Specific words were understood to have been changed to cover up the fact that surveillance officers had wrongly identified Mr de Menezes as terror suspect Hussein Osman.

Alterations were hastily made to amend the wording of the official log once the shocking truth emerged that the dead man was not, in fact, the extremist wanted in connection with the failed 21 July Tube bombings.

This was in a bid to pass the blame for the shooting on to the firearms officers who actually shot the electrician and on to senior officers at Scotland Yard who were in charge of the operation.

These revelations are reportedly contained in the report of the Independent Police Complaints Commission (IPCC).

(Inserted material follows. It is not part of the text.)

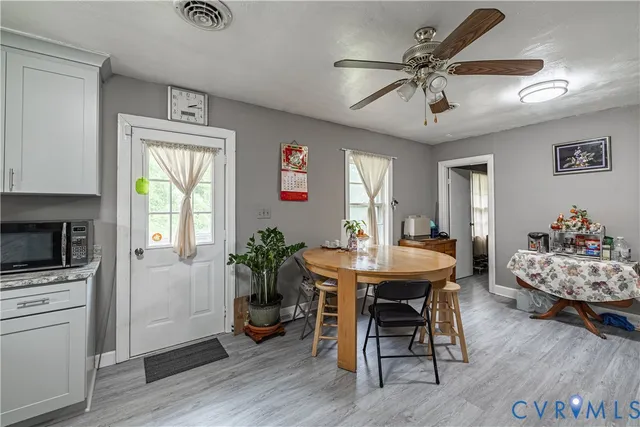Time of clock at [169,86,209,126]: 2:14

However, sources quoted by the News of the World allege that the IPCC report reveals that the log was altered from "it was Osman" to read instead "and it was not Osman".

The alteration should have been signed but was not. This was regarded as a clumsy error by the IPCC investigators. Their report says: "This looks like an attempt to try to distance Special Branch from the decision [to shoot de Menezes].

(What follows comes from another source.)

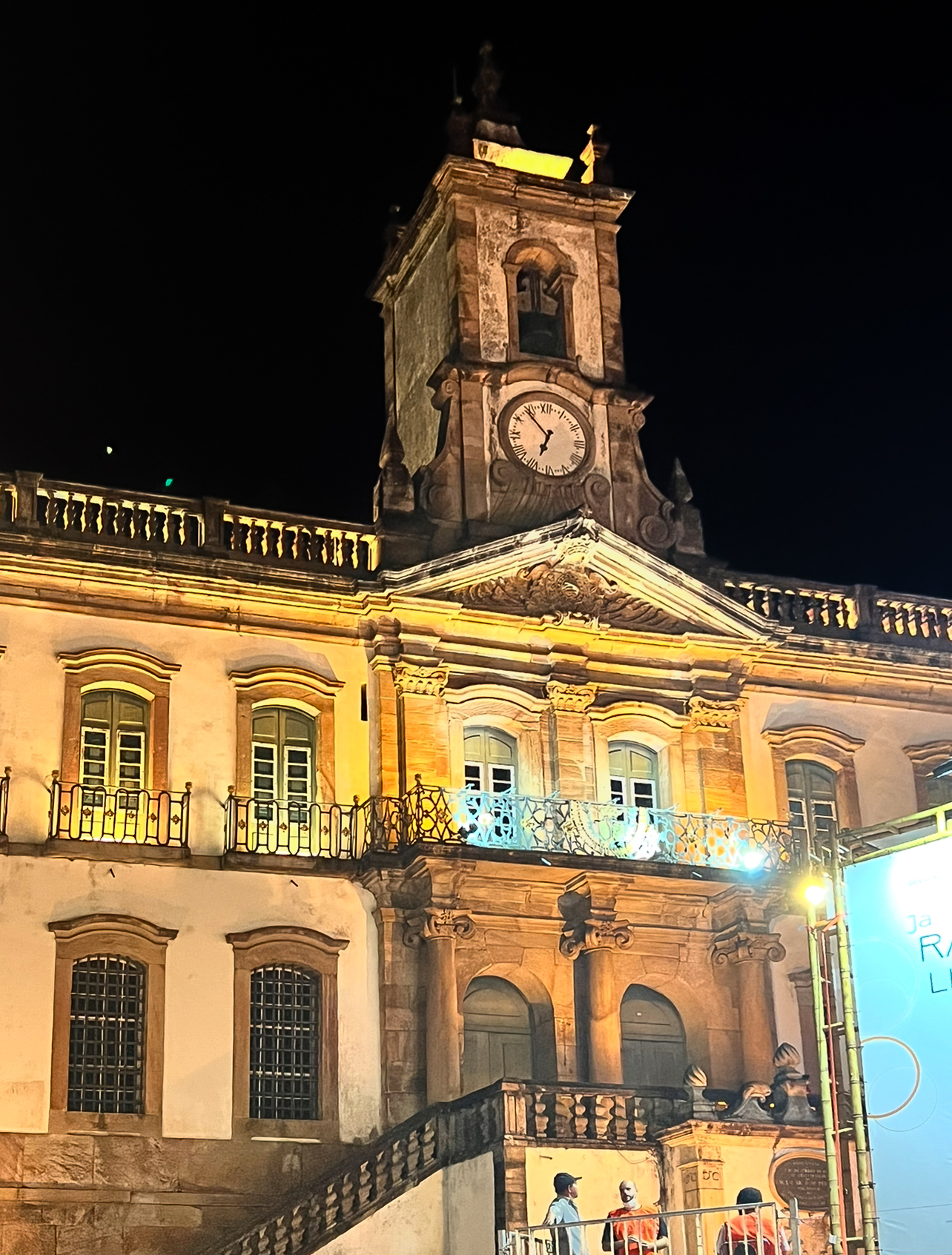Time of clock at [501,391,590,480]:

Bit by bit, the truth is coming out. With this leak, hopefully it won't be too long before the whole report is obtained by a newspaper so we can read its conclusions in full. This revelation however is damning: Special Branch wrongly identified de Menezes as the suspect they were meant to be monitoring, then an officer or officers changed the log once the mistake had been noticed. This still doesn't discount the theory that de Menezes was shot to show that the police were brutally cracking down, and to prove to the tabloids and to the government that they were doing something about the apparent security threat. Why else would they let a man they regarded as a suicide bomber get on a bus, then get off and get back on without apprehending him? Why did they let him enter a tube station when only the day before this man apparently tried to blow himself up on a tube train/bus? The whole operation was an absolute shambles. When they realised their horrible mistake, they either planted witnesses which lied to the media, or paid them off.

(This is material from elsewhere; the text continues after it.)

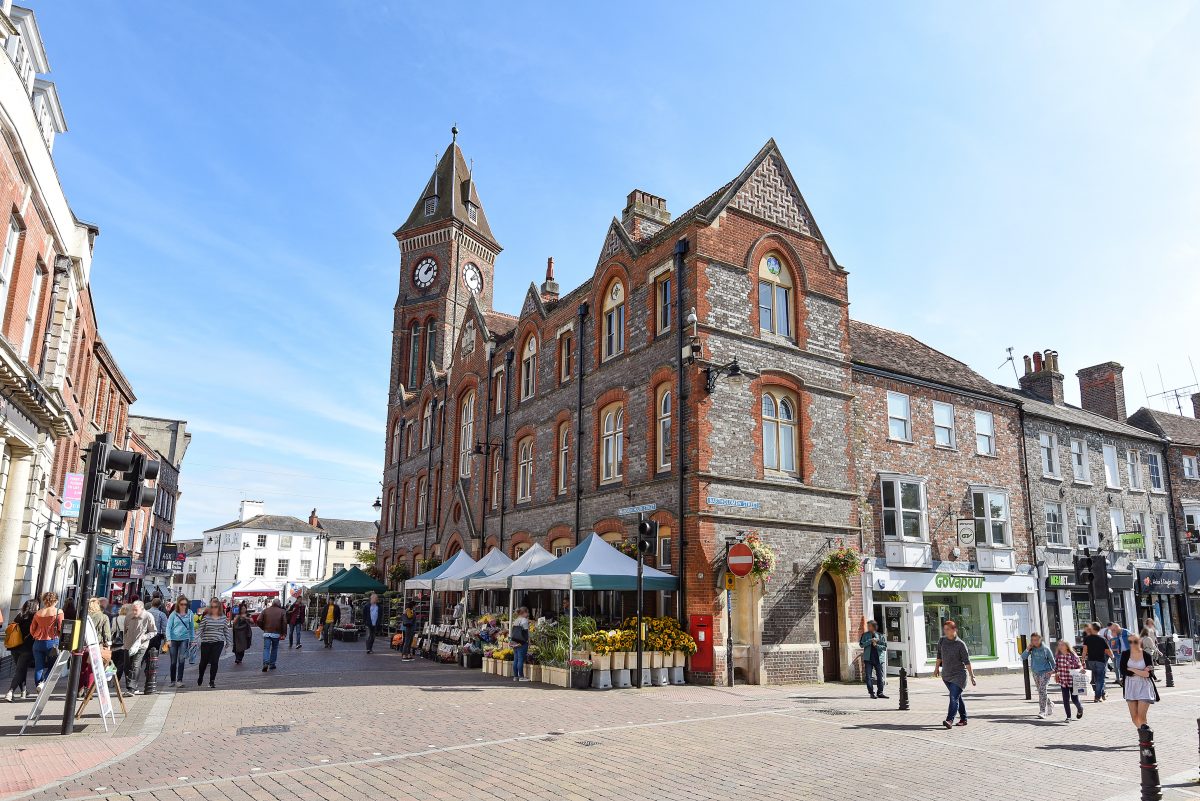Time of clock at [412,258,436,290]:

Which brings us, once again, to Sir Ian Blair. The above does somewhat clear him of being involved in what now appears to be a cover-up, and a source has told the Guardian that the IPCC does not believe there was a cover-up instigated from up high. That seems increasingly unlikely, as it appears it was the lower-level officers themselves that did, and didn't bother informing the Met's chief. The highest ranking officer involved could therefore be Cressida Dick, who was in charge of the whole operation. However, "Sir" Ian Blair is by no means out of the dock yet. His explanation, given to the Guardian, that the Met was "transfixed" on finding the four failed suicide bombers stopped them from correcting the lies told to the media is bullshit:

"Clearly the Met could have taken the decision on the Saturday when we recognised that we had killed an innocent man, we could have put the record straight," Sir Ian said in one of a series of interviews with the Guardian during his first year as commissioner. "In a terrible way, the Met was transfixed on other things. It was transfixed on: where are these bombers? And therefore, in a dreadful way, we did not see the significance of that."


Yet the Met was able to announce that it had made a terrible mistake on the Saturday. It would have obviously have known then that de Menezes neither had a bomb belt, nor was he wearing a heavy jacket. It can be excused knowing that it was an actually an officer jumping the barrier and not de Menezes, but for not correcting the first two mistakes at the same time is inexcusable, fixated on catching the suicide bombs suspects or not. It would have taken exactly a minute extra. When apologising for making a terrible mistake which cost a life and correcting misinformation which would have taken a minute extra is stopped by a fixation that other officers were handling, something is badly wrong.